▶ **EXTRACT**
□ □ □

From: Stephen J. Turnbull
Subject: Re: [Gnu-arch-users] Re: Ruminations on Arch Desiderata
Date: Wed, 17 Sep 2003 22:26:54 +0900
User-agent: Gnus/5.1001 (Gnus v5.10.1) XEmacs/21.4 (Portable Code, linux)

>>>>> "Doran" == Doran Moppert <address@hidden> writes:

    Doran> On Tue, Sep 16, 2003 at 09:43:13PM -0700, Paul Snively
    Doran> wrote:

    >> I think there's some tipping point: you can comfortably do
    >> manual registration of some known public archive for scales of
    >> up to a couple of dozen people. At the scale of a major
    >> conference, however, that becomes problematic and DNS-SD/mDNS
    >> become very helpful. On the other

    Doran> How useful, really, is automatic registration of archive
    Doran> names beyond about two dozen anyway? I have 20-odd archives
    Doran> registered and already that's too much to reliably remember
    Doran> without some kind of meta-data (in my case, a text file and
    Doran> ArchiveRegistry on wiki).

Right.  But wouldn't it be more pleasant (not to mention less
typo-prone) to pull your "short-list" from a menu (which could even
suppress the URLs), than to type them in?

    Doran> Really it sounds to me as though you're barking up the
    Doran> wrong tree: it would make more sense to me to have an HTTPD
    Doran> somewhere (which can register itself through DHCP or
    Doran> various DNS hacks - ask Verisign (verisign-must-die.com)

□ □ □

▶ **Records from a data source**

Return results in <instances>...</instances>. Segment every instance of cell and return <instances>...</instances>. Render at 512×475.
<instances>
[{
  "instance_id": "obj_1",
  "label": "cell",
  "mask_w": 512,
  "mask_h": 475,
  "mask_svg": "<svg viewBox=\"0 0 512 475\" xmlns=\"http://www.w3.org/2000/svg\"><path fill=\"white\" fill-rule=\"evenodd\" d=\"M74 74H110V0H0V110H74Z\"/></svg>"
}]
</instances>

□ □ □

▶ **WORK TASK**
Copy out the entire mailing-list message word for word. Nothing in the listing is needed for this.

▶ **ANSWER TO THIS PROBLEM**
From: Stephen J. Turnbull
Subject: Re: [Gnu-arch-users] Re: Ruminations on Arch Desiderata
Date: Wed, 17 Sep 2003 22:26:54 +0900
User-agent: Gnus/5.1001 (Gnus v5.10.1) XEmacs/21.4 (Portable Code, linux)

>>>>> "Doran" == Doran Moppert <address@hidden> writes:

    Doran> On Tue, Sep 16, 2003 at 09:43:13PM -0700, Paul Snively
    Doran> wrote:

    >> I think there's some tipping point: you can comfortably do
    >> manual registration of some known public archive for scales of
    >> up to a couple of dozen people. At the scale of a major
    >> conference, however, that becomes problematic and DNS-SD/mDNS
    >> become very helpful. On the other

    Doran> How useful, really, is automatic registration of archive
    Doran> names beyond about two dozen anyway? I have 20-odd archives
    Doran> registered and already that's too much to reliably remember
    Doran> without some kind of meta-data (in my case, a text file and
    Doran> ArchiveRegistry on wiki).

Right.  But wouldn't it be more pleasant (not to mention less
typo-prone) to pull your "short-list" from a menu (which could even
suppress the URLs), than to type them in?

    Doran> Really it sounds to me as though you're barking up the
    Doran> wrong tree: it would make more sense to me to have an HTTPD
    Doran> somewhere (which can register itself through DHCP or
    Doran> various DNS hacks - ask Verisign (verisign-must-die.com)